落雷のような小規模爆発が起こり手が離れる。精霊魔術・・・これは魔法だ。イルカさんにはターゲットには指定してない為ダメージはなく、万が一があってもあらかじめ渡して置いたアクセサリーがある。属性ダメージカットの付加もかかっている為イルカさんが無事なのはわかる。


「イルカさん、飛んで!!」


こくりとうなづくと不安定な体制のままスライムにダイブ。


イルカさんの足が船から離れた事を確認すると、俺は錬金術を発動した。

一瞬にして粉々に崩れ落ちる軍船・・・。一度修理した船であるため、構造は理解している。だから分解に時間がかからない。よって今回のような出来事を起こす事が出来た。


軍人達の悲鳴を聞いたのだった。

陸地にいた軍人達も、この騒動で俺たちの相手どころではない様子。襲ってくる気配はなかった。

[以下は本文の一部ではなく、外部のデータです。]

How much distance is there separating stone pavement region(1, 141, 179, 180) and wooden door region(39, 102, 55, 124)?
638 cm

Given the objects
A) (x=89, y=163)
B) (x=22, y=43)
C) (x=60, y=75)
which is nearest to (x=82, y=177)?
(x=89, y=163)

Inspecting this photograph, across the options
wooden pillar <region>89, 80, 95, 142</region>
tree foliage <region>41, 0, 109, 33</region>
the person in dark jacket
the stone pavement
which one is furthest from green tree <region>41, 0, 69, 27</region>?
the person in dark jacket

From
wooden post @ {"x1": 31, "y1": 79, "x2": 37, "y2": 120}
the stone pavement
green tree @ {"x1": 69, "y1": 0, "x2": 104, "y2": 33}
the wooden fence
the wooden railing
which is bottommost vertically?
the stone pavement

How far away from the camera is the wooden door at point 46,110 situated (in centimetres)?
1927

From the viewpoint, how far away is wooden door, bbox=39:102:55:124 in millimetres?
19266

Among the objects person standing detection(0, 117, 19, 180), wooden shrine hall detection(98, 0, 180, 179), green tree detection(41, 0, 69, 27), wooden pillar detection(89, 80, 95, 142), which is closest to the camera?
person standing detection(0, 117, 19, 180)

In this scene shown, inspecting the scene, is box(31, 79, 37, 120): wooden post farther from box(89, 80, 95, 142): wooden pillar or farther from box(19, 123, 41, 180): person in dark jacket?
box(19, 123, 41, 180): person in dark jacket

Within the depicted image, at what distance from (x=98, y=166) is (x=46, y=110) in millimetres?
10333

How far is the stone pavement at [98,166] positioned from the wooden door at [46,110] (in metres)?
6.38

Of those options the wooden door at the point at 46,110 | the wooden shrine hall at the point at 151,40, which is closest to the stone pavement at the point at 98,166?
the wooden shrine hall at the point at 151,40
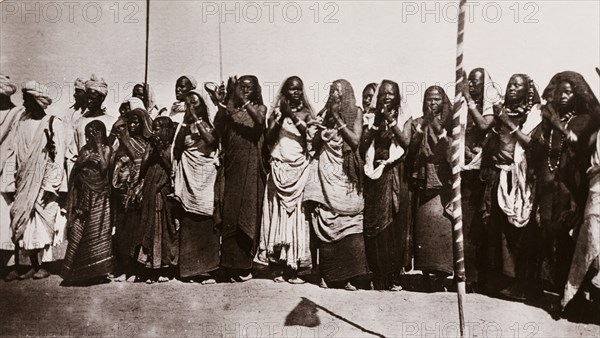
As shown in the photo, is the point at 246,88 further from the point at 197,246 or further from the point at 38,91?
the point at 38,91

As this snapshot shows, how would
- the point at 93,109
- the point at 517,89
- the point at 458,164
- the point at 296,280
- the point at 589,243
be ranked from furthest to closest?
the point at 93,109 → the point at 296,280 → the point at 517,89 → the point at 589,243 → the point at 458,164

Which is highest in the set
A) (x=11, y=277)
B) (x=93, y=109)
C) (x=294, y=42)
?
(x=294, y=42)

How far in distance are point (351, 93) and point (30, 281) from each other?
2961 mm

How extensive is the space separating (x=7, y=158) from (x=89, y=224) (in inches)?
33.0

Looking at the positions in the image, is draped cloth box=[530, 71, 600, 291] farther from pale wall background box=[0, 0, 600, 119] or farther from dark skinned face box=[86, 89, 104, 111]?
dark skinned face box=[86, 89, 104, 111]

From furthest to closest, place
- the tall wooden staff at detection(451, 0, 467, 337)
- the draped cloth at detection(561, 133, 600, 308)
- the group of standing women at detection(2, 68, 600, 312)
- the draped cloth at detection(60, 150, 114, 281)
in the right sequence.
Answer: the draped cloth at detection(60, 150, 114, 281), the group of standing women at detection(2, 68, 600, 312), the draped cloth at detection(561, 133, 600, 308), the tall wooden staff at detection(451, 0, 467, 337)

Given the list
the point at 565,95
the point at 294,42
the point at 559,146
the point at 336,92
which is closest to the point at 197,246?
the point at 336,92

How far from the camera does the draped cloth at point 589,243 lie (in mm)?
4836

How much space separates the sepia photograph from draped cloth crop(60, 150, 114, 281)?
0.05 ft

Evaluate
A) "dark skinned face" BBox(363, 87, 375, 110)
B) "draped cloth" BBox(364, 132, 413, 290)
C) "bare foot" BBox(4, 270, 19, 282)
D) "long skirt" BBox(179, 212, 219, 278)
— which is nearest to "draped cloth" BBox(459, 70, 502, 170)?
"draped cloth" BBox(364, 132, 413, 290)

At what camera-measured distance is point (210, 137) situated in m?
5.20

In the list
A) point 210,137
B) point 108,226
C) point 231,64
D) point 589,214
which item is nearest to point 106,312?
point 108,226

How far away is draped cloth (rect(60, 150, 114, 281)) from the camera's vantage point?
17.4 ft

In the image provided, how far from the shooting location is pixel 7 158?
5305 mm
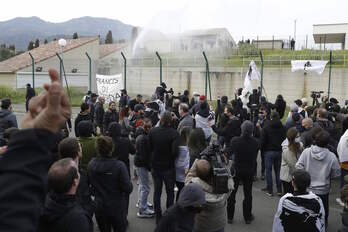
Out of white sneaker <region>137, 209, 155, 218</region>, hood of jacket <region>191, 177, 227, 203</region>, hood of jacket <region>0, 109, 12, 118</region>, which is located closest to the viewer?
hood of jacket <region>191, 177, 227, 203</region>

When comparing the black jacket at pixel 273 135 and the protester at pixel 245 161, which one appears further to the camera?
the black jacket at pixel 273 135

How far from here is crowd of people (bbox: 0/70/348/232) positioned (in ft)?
4.03

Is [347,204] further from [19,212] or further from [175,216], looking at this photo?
[19,212]

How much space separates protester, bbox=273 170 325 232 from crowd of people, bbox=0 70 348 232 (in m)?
0.01

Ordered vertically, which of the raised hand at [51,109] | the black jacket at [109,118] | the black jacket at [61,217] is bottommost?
the black jacket at [109,118]

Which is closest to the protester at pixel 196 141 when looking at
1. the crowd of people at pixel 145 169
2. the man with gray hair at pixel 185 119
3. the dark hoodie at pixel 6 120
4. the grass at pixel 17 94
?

俺は着地し、テマリさんを下ろす。しがみついて離れないテマリさんに、


「もう大丈夫だよ」


と耳元で声をかけると、ハッと目を開けて手が離れる。その瞬間に俺はまたジャンプした。

不安定な体制でのジャンプになった為、イルカさんも頭から落っこちている。スライムクッションとほいえ危なかったのだ。

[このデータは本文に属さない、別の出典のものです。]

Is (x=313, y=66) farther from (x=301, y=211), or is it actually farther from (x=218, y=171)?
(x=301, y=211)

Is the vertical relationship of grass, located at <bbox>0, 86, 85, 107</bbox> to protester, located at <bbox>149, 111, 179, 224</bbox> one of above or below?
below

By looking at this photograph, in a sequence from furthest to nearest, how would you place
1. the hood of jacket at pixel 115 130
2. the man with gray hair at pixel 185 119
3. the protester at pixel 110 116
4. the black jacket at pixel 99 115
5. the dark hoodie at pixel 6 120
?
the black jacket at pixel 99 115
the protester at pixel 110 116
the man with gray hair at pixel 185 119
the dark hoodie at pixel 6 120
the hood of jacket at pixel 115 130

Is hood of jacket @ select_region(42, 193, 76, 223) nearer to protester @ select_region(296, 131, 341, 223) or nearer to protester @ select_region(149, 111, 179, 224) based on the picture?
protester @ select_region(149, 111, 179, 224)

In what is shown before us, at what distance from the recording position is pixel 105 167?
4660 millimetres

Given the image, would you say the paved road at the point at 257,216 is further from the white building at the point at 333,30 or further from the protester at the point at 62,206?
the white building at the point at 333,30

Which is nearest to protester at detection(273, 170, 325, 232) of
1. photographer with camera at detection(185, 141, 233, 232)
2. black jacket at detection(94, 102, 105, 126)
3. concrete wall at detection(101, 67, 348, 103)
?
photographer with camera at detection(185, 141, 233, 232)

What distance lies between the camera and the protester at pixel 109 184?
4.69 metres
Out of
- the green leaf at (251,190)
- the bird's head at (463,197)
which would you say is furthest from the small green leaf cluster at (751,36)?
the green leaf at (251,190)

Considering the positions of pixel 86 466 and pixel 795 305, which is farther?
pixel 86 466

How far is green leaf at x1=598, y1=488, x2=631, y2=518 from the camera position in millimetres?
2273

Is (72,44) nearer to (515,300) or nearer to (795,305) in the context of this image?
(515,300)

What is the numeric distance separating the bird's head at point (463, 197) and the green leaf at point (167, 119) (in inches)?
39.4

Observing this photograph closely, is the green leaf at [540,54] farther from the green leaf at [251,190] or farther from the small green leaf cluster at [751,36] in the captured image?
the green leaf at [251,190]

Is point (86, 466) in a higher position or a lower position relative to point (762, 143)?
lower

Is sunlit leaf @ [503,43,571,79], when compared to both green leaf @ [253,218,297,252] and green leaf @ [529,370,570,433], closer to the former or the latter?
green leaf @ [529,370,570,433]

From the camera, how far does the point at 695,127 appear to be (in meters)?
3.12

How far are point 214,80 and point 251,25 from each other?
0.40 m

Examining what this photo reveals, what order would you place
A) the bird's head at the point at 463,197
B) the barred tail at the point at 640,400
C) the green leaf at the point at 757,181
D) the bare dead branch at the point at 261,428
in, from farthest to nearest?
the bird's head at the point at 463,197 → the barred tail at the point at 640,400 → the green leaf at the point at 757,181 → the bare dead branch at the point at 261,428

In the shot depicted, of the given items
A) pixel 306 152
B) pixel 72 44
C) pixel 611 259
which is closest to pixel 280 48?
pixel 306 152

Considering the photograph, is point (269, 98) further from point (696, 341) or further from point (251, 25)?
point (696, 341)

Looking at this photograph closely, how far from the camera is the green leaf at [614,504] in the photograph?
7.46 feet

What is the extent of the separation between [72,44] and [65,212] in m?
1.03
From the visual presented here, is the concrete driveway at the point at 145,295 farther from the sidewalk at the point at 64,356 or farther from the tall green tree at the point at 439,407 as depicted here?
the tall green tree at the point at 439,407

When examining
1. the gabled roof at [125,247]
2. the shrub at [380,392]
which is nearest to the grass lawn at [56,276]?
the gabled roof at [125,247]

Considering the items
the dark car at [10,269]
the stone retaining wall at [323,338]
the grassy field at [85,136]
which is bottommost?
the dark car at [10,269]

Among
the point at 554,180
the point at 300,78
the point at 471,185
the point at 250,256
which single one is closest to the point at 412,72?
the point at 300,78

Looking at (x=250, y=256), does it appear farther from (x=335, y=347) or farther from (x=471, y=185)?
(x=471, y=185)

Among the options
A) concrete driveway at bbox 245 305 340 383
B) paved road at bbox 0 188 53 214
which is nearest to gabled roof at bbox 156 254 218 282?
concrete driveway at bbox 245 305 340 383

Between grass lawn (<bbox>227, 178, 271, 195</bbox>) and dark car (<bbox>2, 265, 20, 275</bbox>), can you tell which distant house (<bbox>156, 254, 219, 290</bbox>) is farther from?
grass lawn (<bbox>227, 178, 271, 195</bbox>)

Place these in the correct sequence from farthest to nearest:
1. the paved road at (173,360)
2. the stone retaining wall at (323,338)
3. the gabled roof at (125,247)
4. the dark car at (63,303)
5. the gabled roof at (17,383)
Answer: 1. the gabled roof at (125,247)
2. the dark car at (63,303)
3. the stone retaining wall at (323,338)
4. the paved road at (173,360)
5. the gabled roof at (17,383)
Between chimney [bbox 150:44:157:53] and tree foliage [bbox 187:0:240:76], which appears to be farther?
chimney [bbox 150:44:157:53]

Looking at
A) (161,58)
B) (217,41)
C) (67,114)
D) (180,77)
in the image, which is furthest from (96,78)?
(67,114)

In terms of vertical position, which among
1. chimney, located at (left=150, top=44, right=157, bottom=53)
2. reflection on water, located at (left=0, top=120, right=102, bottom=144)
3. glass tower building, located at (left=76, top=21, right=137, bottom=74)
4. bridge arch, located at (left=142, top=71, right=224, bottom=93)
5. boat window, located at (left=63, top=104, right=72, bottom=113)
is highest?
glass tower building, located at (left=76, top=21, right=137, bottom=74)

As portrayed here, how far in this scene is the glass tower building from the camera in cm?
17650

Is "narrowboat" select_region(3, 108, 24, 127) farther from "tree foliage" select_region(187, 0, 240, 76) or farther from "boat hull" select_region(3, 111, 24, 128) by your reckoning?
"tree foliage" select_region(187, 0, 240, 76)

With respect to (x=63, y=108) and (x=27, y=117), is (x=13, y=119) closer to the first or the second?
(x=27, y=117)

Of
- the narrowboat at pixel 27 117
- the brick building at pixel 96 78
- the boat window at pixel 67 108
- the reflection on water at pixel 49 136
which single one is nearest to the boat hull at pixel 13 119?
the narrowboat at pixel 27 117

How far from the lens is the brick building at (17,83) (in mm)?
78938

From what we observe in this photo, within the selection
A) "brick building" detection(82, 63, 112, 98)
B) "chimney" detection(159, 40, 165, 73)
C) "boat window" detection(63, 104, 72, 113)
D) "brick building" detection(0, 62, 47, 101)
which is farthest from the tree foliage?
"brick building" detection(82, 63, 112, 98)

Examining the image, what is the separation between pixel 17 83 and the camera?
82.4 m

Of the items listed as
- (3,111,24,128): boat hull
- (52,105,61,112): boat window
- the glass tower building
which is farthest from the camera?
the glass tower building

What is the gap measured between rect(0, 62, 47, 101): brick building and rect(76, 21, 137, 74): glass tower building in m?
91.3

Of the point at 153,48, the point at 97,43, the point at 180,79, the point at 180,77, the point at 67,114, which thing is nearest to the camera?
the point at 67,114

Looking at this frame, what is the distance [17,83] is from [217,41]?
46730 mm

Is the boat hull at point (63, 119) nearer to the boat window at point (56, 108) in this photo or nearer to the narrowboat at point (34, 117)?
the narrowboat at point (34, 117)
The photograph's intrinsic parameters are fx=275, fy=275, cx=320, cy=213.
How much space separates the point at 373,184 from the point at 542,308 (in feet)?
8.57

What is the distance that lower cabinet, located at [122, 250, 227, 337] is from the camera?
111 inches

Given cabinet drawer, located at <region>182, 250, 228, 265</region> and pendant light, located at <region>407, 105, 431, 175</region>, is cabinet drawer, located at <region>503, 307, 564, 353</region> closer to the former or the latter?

イルカさんも空中でキャッチ。お姫様抱っこのような体制になった。


「あ・・・。」

「怪我はない?」

「うん、ないけど・・・。」


赤面するイルカさん。


「ないけど?」

「・・・顔が近い。」

「それは仕方ないよ。」


着地。自然な流れでイルカさんを下ろす。


「皆にお願いがある。今晩の間、船を出して、沖で一晩過ごして置いて欲しい。」


そう言って、俺たちの船へ誘導する。


「新子君、残念だけど、私達の船、ライラさんに壊されちゃった。出航出来る様子じゃないわ。」

「すぐに直すよ。」


皆の頭の上にははてなマークが浮かんでいる。


「一体、何時間掛けるの?」

「5分も掛からないだろ。」

「はい?」


船は確かに船という機能を失っていた。

HPはゼロ。迎撃機能は機能せず、エンジンすら掛からない状態。でも、


「リペア!!」


と錬金術スキルを行使すればすぐ元通りになる。ついでに進化素材を使用しグレードアップさせる。


「咲羅さんも戦闘能力おかしいけど、新子君も本当に規格外よね。」


イルカさんに呆れられる。

ところで、俺の服の裾を掴んで離さないテマリさんなのだが一体なんなのだろうか?

いつもはイルカさんの後ろにいるイメージだったのだが。


「新子君も一緒に船に来てくれる?」


とテマリさんは心配そうに訊ねてきた。俺は首を横に振る。


「ライラさんに咲羅の居場所がバレた。万が一があるし助けに行く。」

「そうなの・・・。凄く不安なの。だから一緒に居てくれたら安心だなって思ったんだけど。無理だよね。」

「何かあったらすぐ駆けつけるし、何かあっても皆がいるよ。装備強化したし絶対に大丈夫。」


そういうとイルカさんからも。


「新子君が頼りになるって話よ。私からも一晩居て欲しいけど・・・。」

「すぐ終わらせて合流しよう。」

「頑張って来てね。」


俺の裾を最後まで離さないテマリさんがいた。

でもよく説得し、船に乗せ、出航を見送る。


「得武、次は咲羅の隣にテレポートだ。戦闘準備はいいか?」


気配を絶っていたラウダが声を掛けてきた。


「ああ。やるぞ。」


その瞬間、宙に浮く感覚を覚えた。



◇◇◇◇◇◇◇◇◇


「なんか新子君って、あんなキャラだっけ?」


私テマリは未だにドキドキしていた。そんなイルカちゃんの声に


「うん、なんかカッコよかった。ドキドキしてる。」


多分私、まだ夢見心地なんだろうな・・・


「だよね。男性に抱きしめられた事すらないのに空中ハグって・・・新しすぎる。」

「イルカちゃんもドキドキした?」

「うん。本当、私達をまるで無重力かのように軽々と持ってたわよね。もやし男かと思ったらとんでもないダークホースよ。」

「イルカちゃん、その例えってどうなの。」


ふふっと笑う私。

人ってあんなに変わるんだ。パッとした印象のないただの頭の良いだけの学生だったのに、こんなに異性として意識させられるなんて思いもしなかった。


そう思いながら窓の外を見る。

窓の光がポツポツと街を照らす。

この町のどこかでまだ新子君達は戦っている。

私達に出来る事は一体何があるのだろうか。また、会えるよね。